Em 2008, Manuel Bivar partiu em direção à região de Quinara, na Guiné-Bissau, com seu plano de pesquisa já traçado. Para isso, consultou mapas, leu uma infinidade de relatórios e elaborou os formulários de entrevista a serem aplicados à população local. O objetivo era abordar os efeitos nefastos da agricultura itinerante no parque natural ocupado por aquelas comunidades. No entanto, ao ter contato com os agricultores, o pesquisador percebeu o quão descabidas e preconceituosas eram suas perguntas. Depois de outras três viagens a Quinara (em 2009/2010/2011) Bivar revela no livro Os chãos dos biafadas (Eduff, 168 p.) antigas histórias da região, baseadas em textos descobertos durante a pesquisa, e as narrativas das diversas “matrilinhagens” biafadas, um povo repleto de mitos, convertido ao islamismo.
O livro Os chãos dos biafadas é baseado na dissertação de mestrado de Manuel Bivar, contemplada na primeira edição do Prêmio Império, que seleciona os melhores trabalhos defendidos em universidades dos países de língua portuguesa sobre temáticas relacionas com a história da agricultura. No primeiro capítulo, o autor denomina e descreve todo o trabalho realizado inicialmente como “A história que não interessa”, “Havia uma história em detalhes, mas não era a história que eu queria” e, a partir do segundo, dá início à real história de cada um dos “chãos” em que se divide Quinara, suas origens, ancestralidades e matrilinhagens.
No entrelaçamento de histórias coletadas – com diferentes interpretações para um mesmo vocábulo -, Bivar define quem é quem na comunidade local, qual a posição e os direitos de cada um sobre cada território, e o papel eficaz dessa “cumplicidade” como forma de evitar conflitos. Em Quinara, todos são muçulmanos, principalmente, a partir do século XIX, o que promoveu frequentes adaptações e mudanças nos cultos e nas cerimônias ancestrais. A narrativa descreve as relações entre “islão e mato” e “islão e chão”. Entre as diversas consequências dessas analogias, o livro cita, como exemplo, o fato de os biafadas dividirem-se entre os bebedores e os não bebedores, uma vez que “islamismo” e “abstinência do álcool” parecem ser sinônimos.

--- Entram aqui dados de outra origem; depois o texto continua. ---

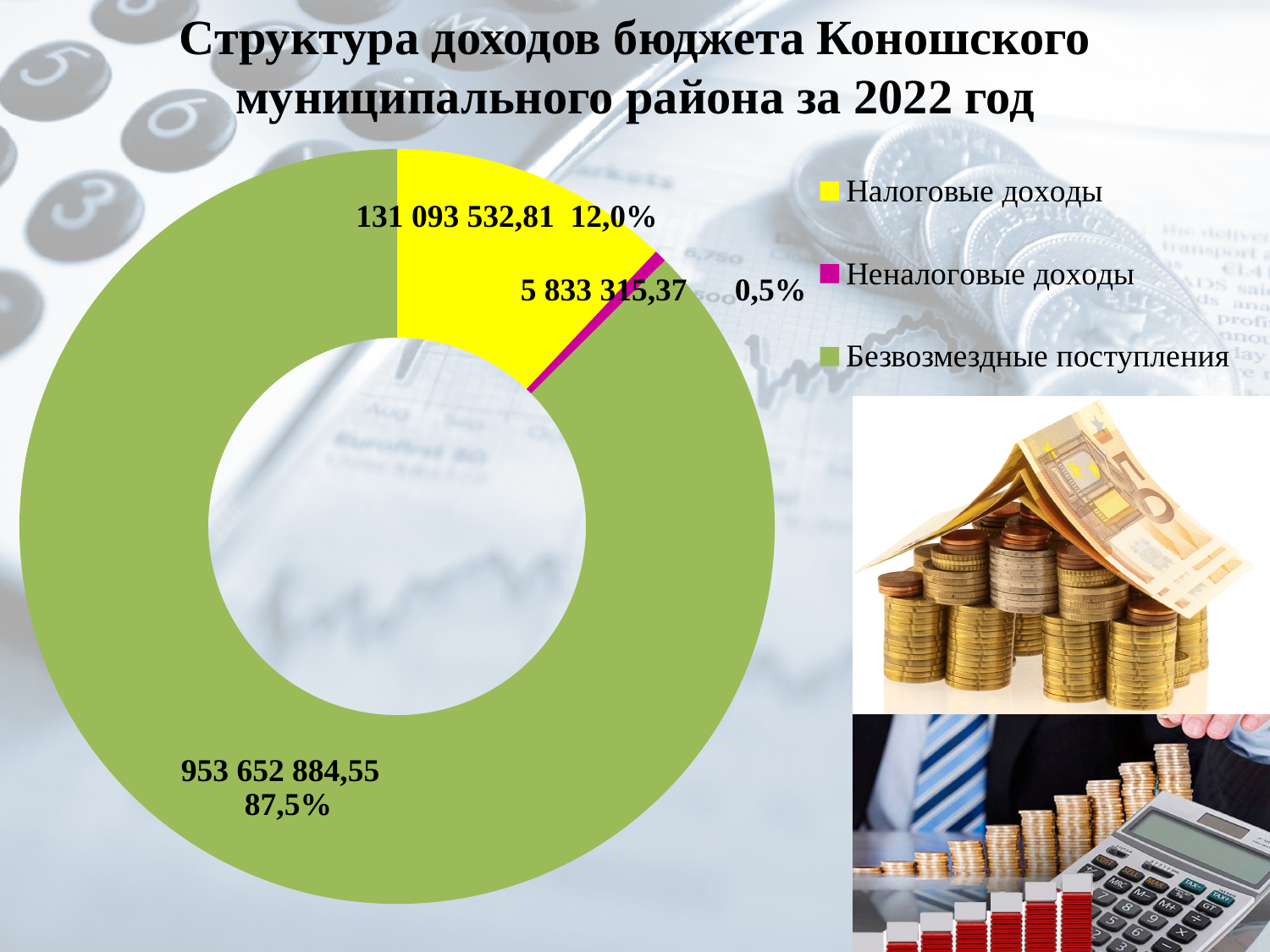
What share of the chart does Безвозмездные поступления represent? 87,5% Which category has the largest value? Безвозмездные поступления Which is larger, Налоговые доходы or Неналоговые доходы? Налоговые доходы Which category has the smallest value? Неналоговые доходы How many categories does the legend list? 3 What is the value shown for Безвозмездные поступления? 953 652 884,55 What is the value shown for Налоговые доходы? 131 093 532,81 What share of the chart does Неналоговые доходы represent? 0,5% What is the difference between the values for Безвозмездные поступления and Налоговые доходы? 822 559 351,74 What share of the chart does Налоговые доходы represent? 12,0% What kind of chart is shown on the slide? Doughnut (pie) chart What is the value shown for Неналоговые доходы? 5 833 315,37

Os chãos de Quinara são um só, consensualmente divididos entre “chãos irmãos, chãos sobrinhos, chãos tios, chãos avós”, e formam uma rede baseada nos laços indissolúveis de parentesco que cobre toda a região e fora dela, por onde há, havia ou houvera aldeias “gandjagrôs” (nome de cada pedra e cada rio que delimitam as fronteiras) e chãos biafadas. Em Quinara, o chão nunca foi vendido. “[…]Do meio da água saía uma pedra, e quando a maré vazava, aquela pedra era como um porto.[…]”.